Her background in live theater, including work on a production of Fish in the Tank, gave her early training in spatial storytelling within tight physical constraints, a skill that translated directly to the soundstage work on Flashlight. Time spent on high-volume TV miniseries, meanwhile, trained her in the operational realities of managing a department under strict budgetary and time constraints. She brings both registers to her independent work: the artistic seriousness of theater and the professional efficiency of television.

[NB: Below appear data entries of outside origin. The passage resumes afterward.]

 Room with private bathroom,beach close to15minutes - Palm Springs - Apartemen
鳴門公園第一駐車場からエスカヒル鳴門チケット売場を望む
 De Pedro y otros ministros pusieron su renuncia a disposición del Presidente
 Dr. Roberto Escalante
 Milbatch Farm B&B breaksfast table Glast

Ask Zhang to describe her approach, and she reaches for a term she coined: narrative texture. She does not use flat surfaces. Every wall, every floor, every major set element has layers of accumulated paint, deliberate distressing, and material depth that exist not for decorative reasons but because they catch light in specific ways. On Flashlight, industrial flooring and textured wallpaper were chosen with direct input from the director of photography. On A Call, materials like velvet and aged wood were selected for how they respond dynamically under the film’s lighting scheme, producing a richness that reads as high-end on screen regardless of what the production actually spent.

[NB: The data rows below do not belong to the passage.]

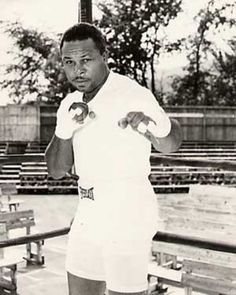 "Archie Moore ...  1938-1963 ... Archie Moore is a special fighter with many unique distinctions: Nicknamed ""The Old Mongoose"", Archie Moore has one of the longest careers in boxing. And at 48 years old, Moore was the oldest Light Heavyweight champion in boxing history, and he also has the most knockouts than any other boxer in history."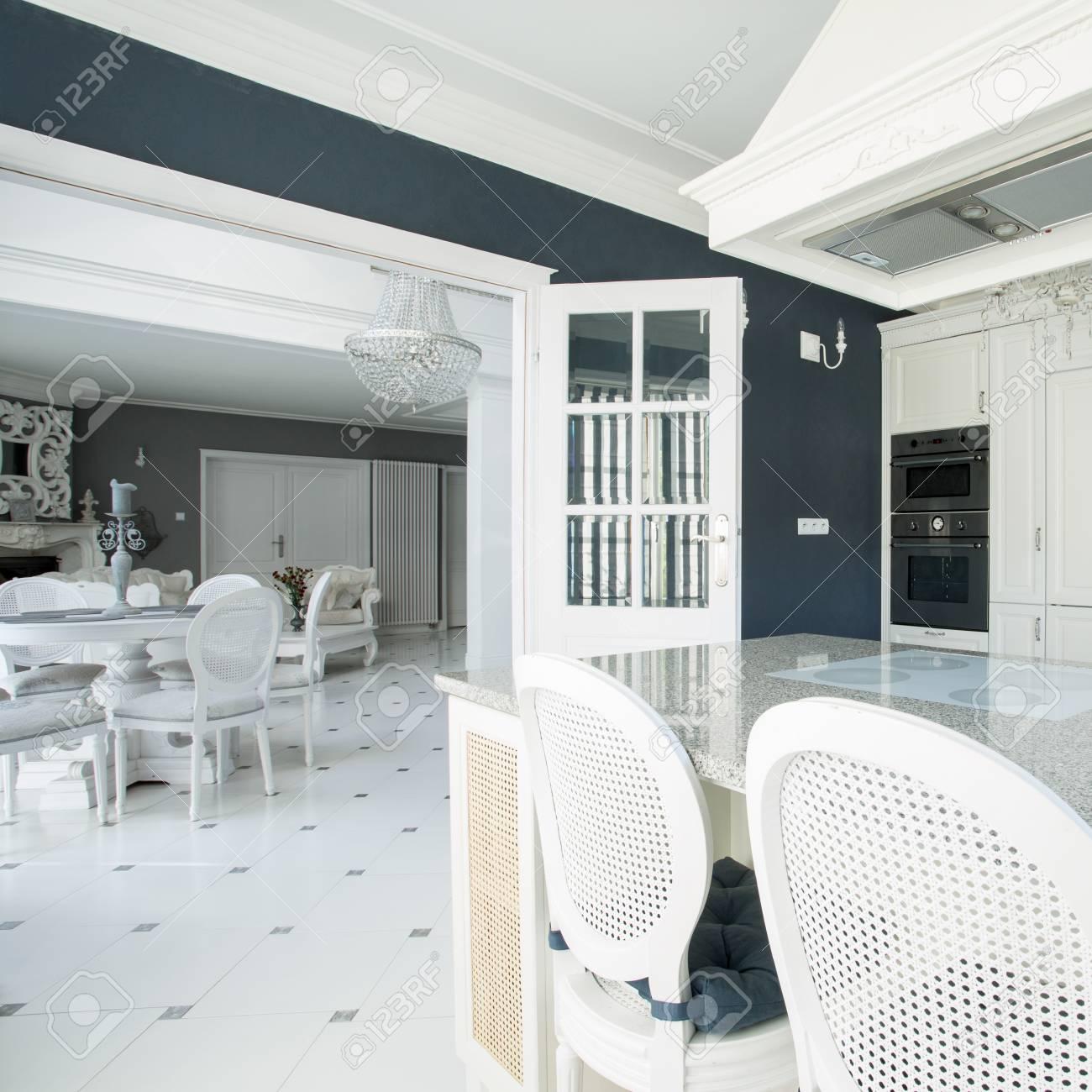 Banque Du0027images   Salle à Manger Moderne De Luxe Avec Table En Marbre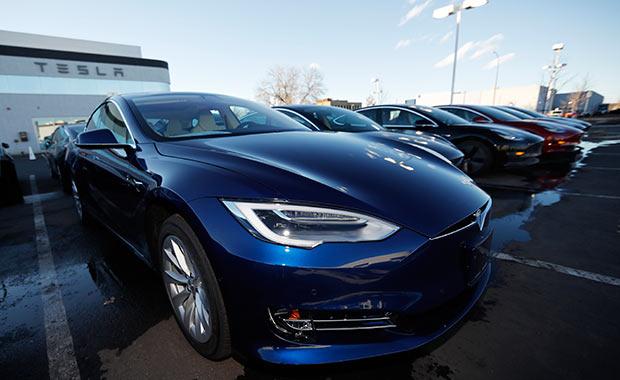 Dev etkinlik başlıyor! Tesla da geliyor...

It is not coincidental that both films received recognition for their cinematography. When sets are constructed with this kind of depth, the camera has something real to find. The collaboration between Zhang and the respective directors of photography on each film was not incidental to that outcome; it was the point. She designs to be shot, not merely to be seen.

Alan Guo had not directed a feature or short before A Call. The film’s critical reception, multiple awards, and wide festival exposure are a testament to his instincts and to the professional infrastructure Zhang helped build around him. Her role, as she describes it, was to act as a visual translator, using mood boards and physical sketches to bridge the gap between a written script and the 1990s Midwest reality Guo had imagined but had never had to construct.

By taking full command of the period authenticity, the research, sourcing, prop fabrication, and spatial logic, she freed Guo to focus on directing his actors. A first-time director carrying both the visual and performance demands simultaneously is likely to drop one of them. Zhang made sure the visual side was handled so that his creative debut landed with the finish of a much more experienced production.

The success of Flashlight and A Call has not made Zhang cautious; it has made her more specific about what she wants to do. She is drawn now to scripts in which the environment functions as a central dramatic presence rather than background. Historical realism crossed with psychological pressure, or with science fiction’s capacity for world-building from scratch, these are the kinds of projects she is moving toward. Given what she built with a soundstage and a rented modern house on independent budgets, the question of what she might construct with more room to move is one worth asking.

There is a particular kind of craft that operates below the threshold of notice; you feel its presence without knowing exactly where it comes from. The performances seem more grounded. Cinematography finds angles that feel inevitable. The director’s vision arrives on screen without the friction of a world that wasn’t built to hold it. That is what Zhang does, and she does it consistently and intelligently across very different kinds of material. The art department is not a support function in her hands. It is the first language in which the story is written.